Этот забавный «буквализм» в корне противоречил основной стратегии Эйзенштейна в подходе к соотношению звука и изображения, которая формировалась как раз в период работы над «Старым и новым» и «Октябрем». В 1928 году появляется подписанная Эйзенштейном, Вс. Пудовкиным и Г. Александровым декларация «Будущее звуковой фильмы. Заявка». Ее центральный тезис гласил:
Первые опытные работы со звуком должны быть направлены в сторону его резкого несовпадения со зрительными образами. И только такой «штурм» даст нужное ощущение, которое приведет впоследствии к созданию нового оркестрового контрапункта зрительных и звуковых образов1026.
Если вдуматься, этот проект полностью противоречит вагнеровской технике лейтмотива, которую можно было бы обозначить как тавтологию зрительного и музыкального ряда. Однако есть нечто, что глубинно роднит этот проект с вагнеровскими идеями. Н. Клейман объясняет желание Эйзенштейна использовать в сопровождении фильма первый в мире электромузыкальный инструмент – терменвокс1027 тем, что «Эйзенштейн увидел в ‘‘Termenvox’’ способ музыкальной импровизации, непосредственно выражающей ‘‘отношение автора к зрелищу’’, а не ‘‘иллюстрирующей экранное действие’’»1028.
Именно контрапункт «авторского отношения» и событий, происходящих на сцене, целенаправленно созидаемый на всем пространстве партитуры, и был тем абсолютно новым словом, которое привнес в мировой театр Вагнер – еще до Ибсена и Чехова. Он создал совершенно специфическую систему музыкального выражения – своего рода металейтмотивность как систему музыкально-смысловых взаимосвязей, охватывающих все звуковое пространство произведения, тогда как «иллюстрация действия» оставалась у него лишь привычной данью музыкально-драматической условности.

####

• [УСЛОВИЕ ЗАДАНИЯ]: Пожалуйста, ответьте по фрагменту об Эйзенштейне и Вагнере: какой электромузыкальный инструмент Эйзенштейн хотел использовать в сопровождении фильма? Строки, приведенные далее, являются самостоятельным материалом.

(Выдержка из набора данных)
####

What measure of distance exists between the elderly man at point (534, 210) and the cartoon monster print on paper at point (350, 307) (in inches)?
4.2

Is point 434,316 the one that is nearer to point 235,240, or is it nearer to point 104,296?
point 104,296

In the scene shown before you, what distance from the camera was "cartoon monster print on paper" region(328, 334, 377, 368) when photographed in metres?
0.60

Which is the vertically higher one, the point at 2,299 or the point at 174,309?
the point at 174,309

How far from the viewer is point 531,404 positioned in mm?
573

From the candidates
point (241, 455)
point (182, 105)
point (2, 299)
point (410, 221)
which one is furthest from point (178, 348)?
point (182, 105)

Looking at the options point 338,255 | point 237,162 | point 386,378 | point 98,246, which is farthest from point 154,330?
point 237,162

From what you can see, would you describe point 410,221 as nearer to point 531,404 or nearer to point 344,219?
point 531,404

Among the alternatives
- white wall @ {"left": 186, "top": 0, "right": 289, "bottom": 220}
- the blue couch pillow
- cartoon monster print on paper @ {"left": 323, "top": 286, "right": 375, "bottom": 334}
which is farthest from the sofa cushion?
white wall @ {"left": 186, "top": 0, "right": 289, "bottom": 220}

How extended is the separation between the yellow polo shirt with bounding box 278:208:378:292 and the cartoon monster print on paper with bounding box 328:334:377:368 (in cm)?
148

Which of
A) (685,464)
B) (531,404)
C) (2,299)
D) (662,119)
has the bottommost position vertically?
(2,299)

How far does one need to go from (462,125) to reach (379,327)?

####

• [ИТОГОВЫЙ ОТВЕТ]: Терменвокс, первый в мире электромузыкальный инструмент.